Peter Fell was born in 1961, the eldest of Alan and Maureen's three children.
The stormy marriage ended in divorce in 1965 and Peter and his brother Paul were put into care.
Peter and Paul -- who now has the surname Davies -- stayed with foster parents before going to live in a foster home in Weymouth.
They returned to Lancashire in 1975 when Peter was 10 and lived at Blake Gardens Children's Home at Great Harwood and later with foster parents.
Staff at Blake Gardens remembered him as a lonely child who was desperate to draw attention to himself.
They recalled one incident when he took the blame for breaking a cup -- even though staff knew he was not the culprit.
Peter and his brother both attended Norden High School, Rishton, before Peter left at 16 to join the Royal Transport Corps as a driver.
During his time as a soldier he used to boast about his macho exploits and while on tour in Germany he falsely claimed to have been attacked by civilians.
He was later thrown out of the army after being dubbed a nuisance by disciplinary officers.
The murders of the women took place on Aldershot Common in 1982 and Peter was arrested shortly afterwards.
Peter made a drunken call to the police after the murders were publicised to say the killer's name was Pete and lived on York Road, Aldershot -- his own address.
He was interviewed by detectives and gave an account of his movements on the day of the murders, but was released without charge.
He later moved to Bournemouth where he got married to Ann, who suffered from epilepsy.

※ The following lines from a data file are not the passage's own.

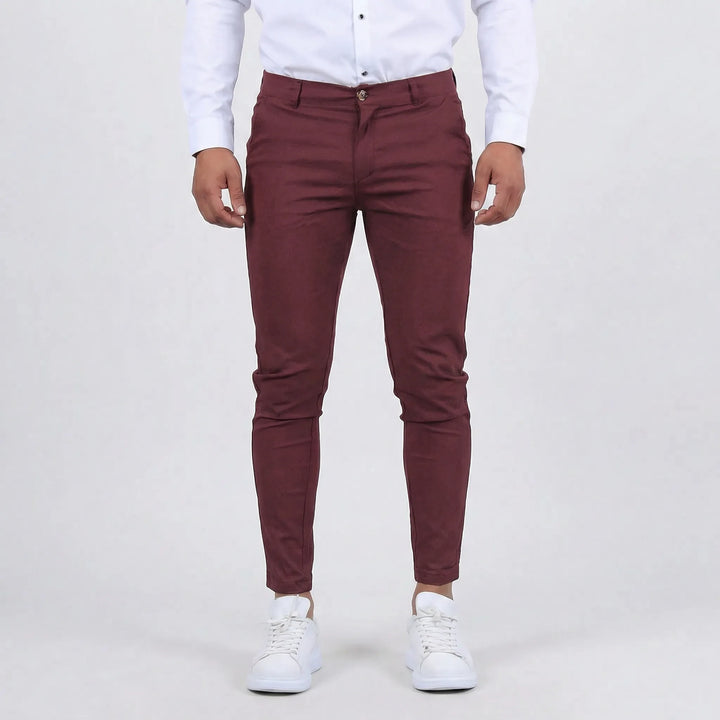 Chino-stil vardagsbyxa - Marco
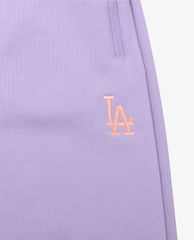 MLB - Quần jogger nữ lưng thun Basic Training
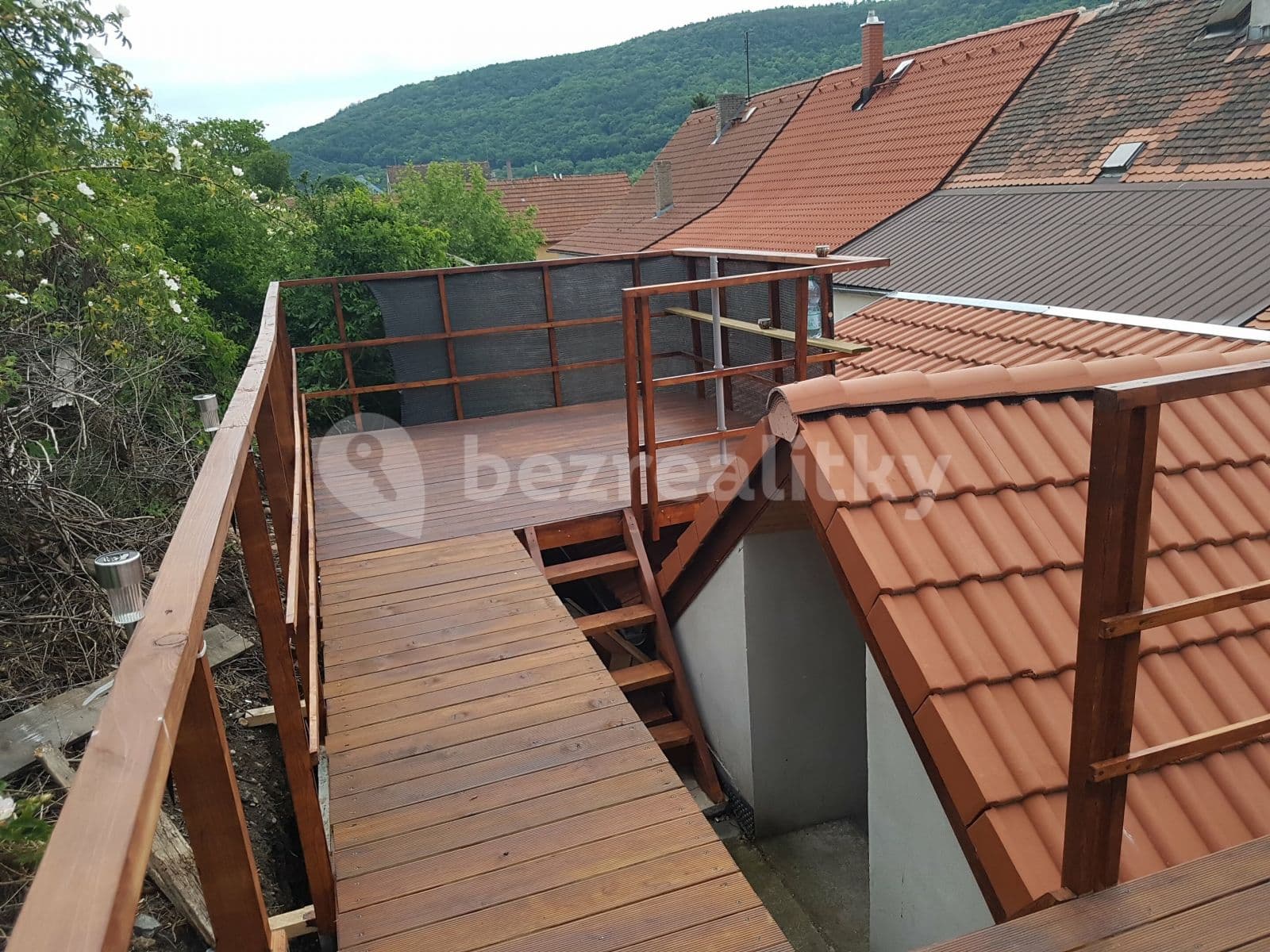 Pronájem bytu 1+kk 32 m², Na Břasích, Hýskov, Středočeský kraj Pronájem bytu 1+kk 32 m², Na Břasích, Hýskov, Středočeský kraj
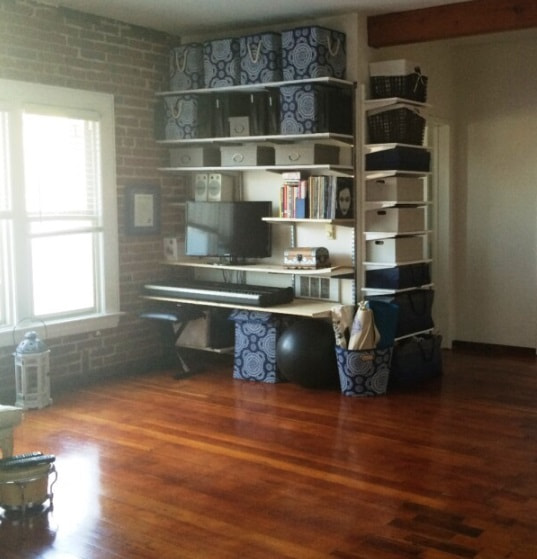 Professional Space Organizer in Nevada- Organized by Ginger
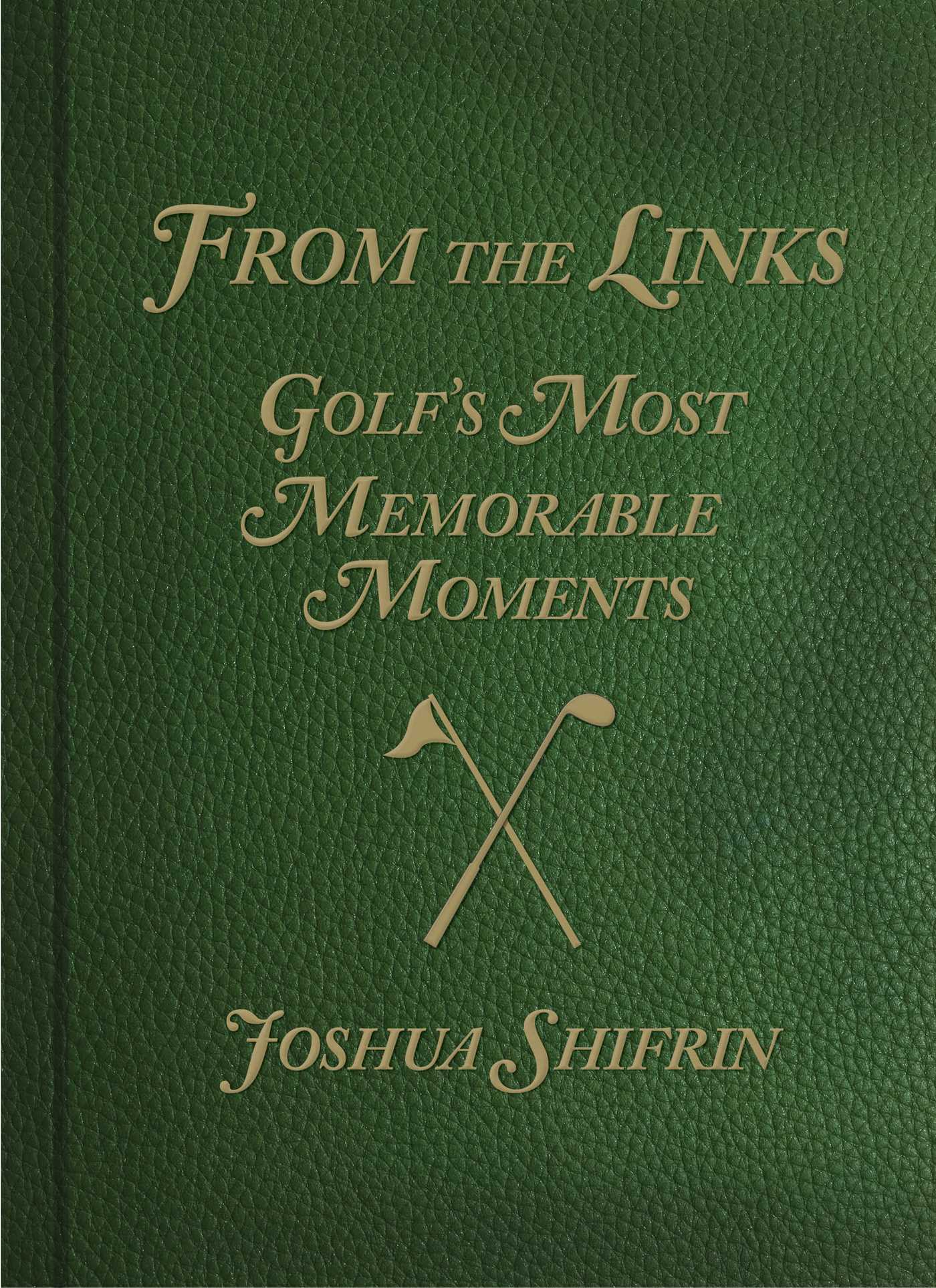 From the Links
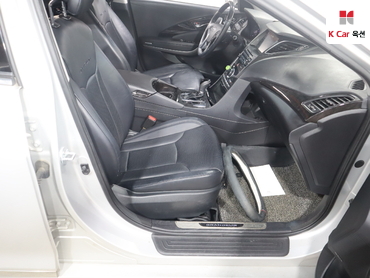 2015 - hyundai grandeur
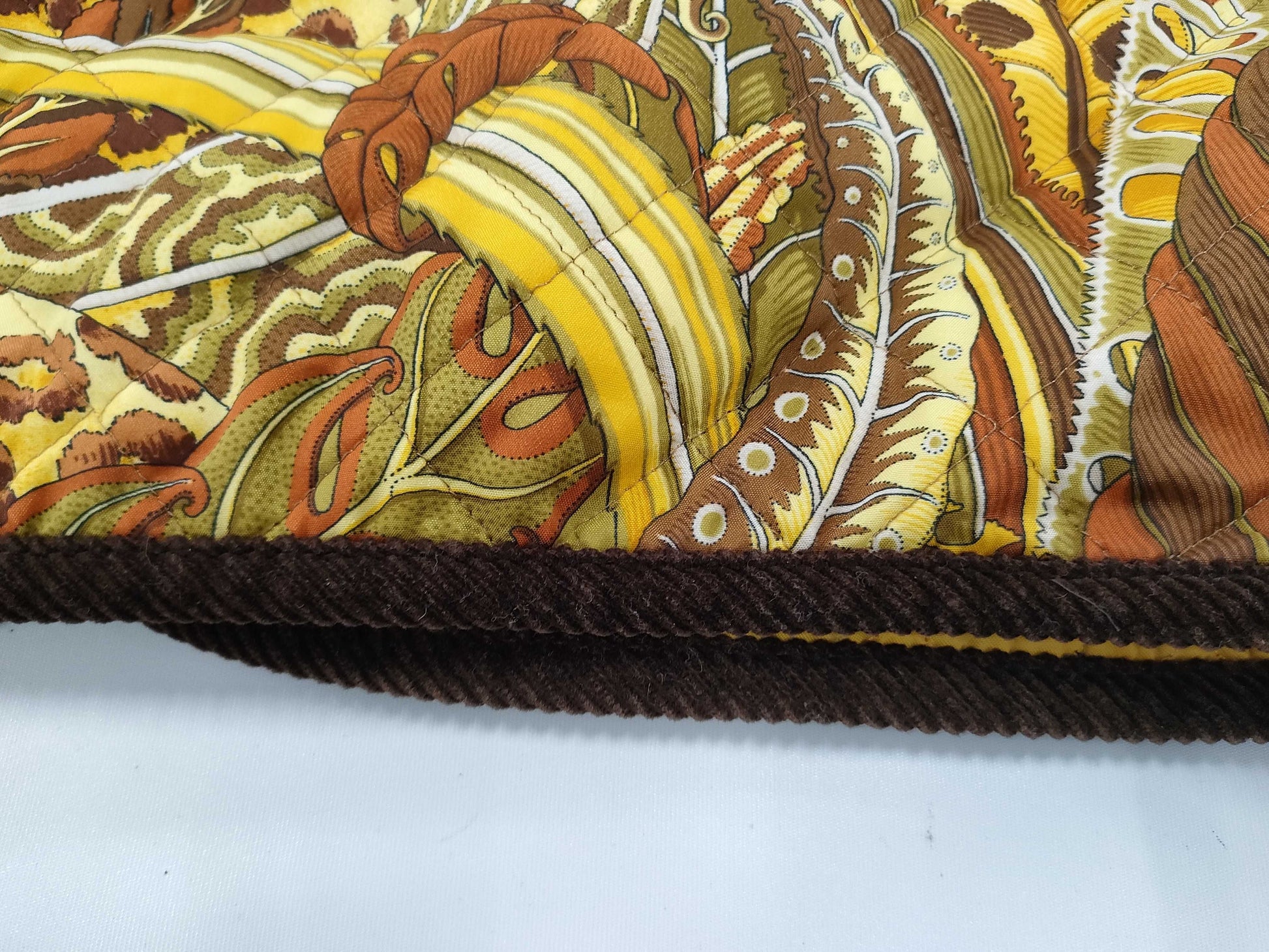 Salvatore Ferragamo Tiger Print Jacket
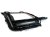 5G0853666R041 Front bumper lower outer grille VW Golf VII FL R-line 2017-2020
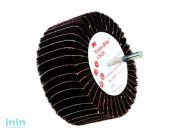 Щетка лепестковая ф75х45х6 3M P120-450 Combi (FN510078408) (3M)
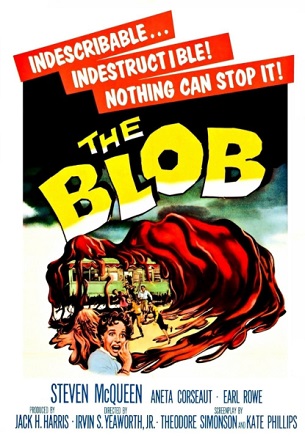 Se prepara un nuevo remake de The Blob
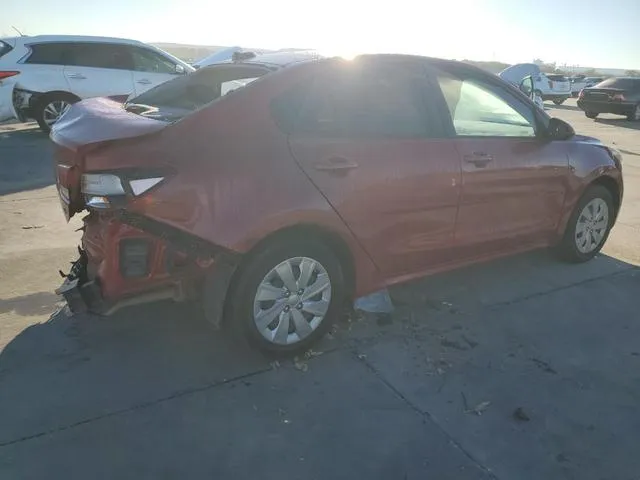 3KPA24AB3JE143295 2018 2018 KIA Rio- LX 3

They had a baby, Sara, in 1983. Peter had a variety of jobs in Bournemouth including working as a hotel porter and a school groundsman.
He separated from his wife who had gone back to live with her mother and he started drinking heavily.
In 1983, with the murders still unsolved, police received more calls from Peter identifying himself as the killer.
He confessed after 72 hours of questioning without a solicitor.
A doctor who assessed him in the week before his trial diagnosed him as a pathological confessor, by which he meant he would confess to anything.
There was no forensic evidence.
No murder weapon was ever found.
The trial at Winchester Crown Court in 1984 lasted 19 days and the jury of six men and six women deliberated for 25 hours and 30 minutes before reaching majority verdicts of guilty for each murder.
Peter was released from HMP The Verne in Dorset on bail on December 1 by Lord Justice Potter at the Court of Appeal after prosecution lawyers agreed his conviction was unsafe.
Yesterday three judges quashed the conviction and Peter was officially a free man.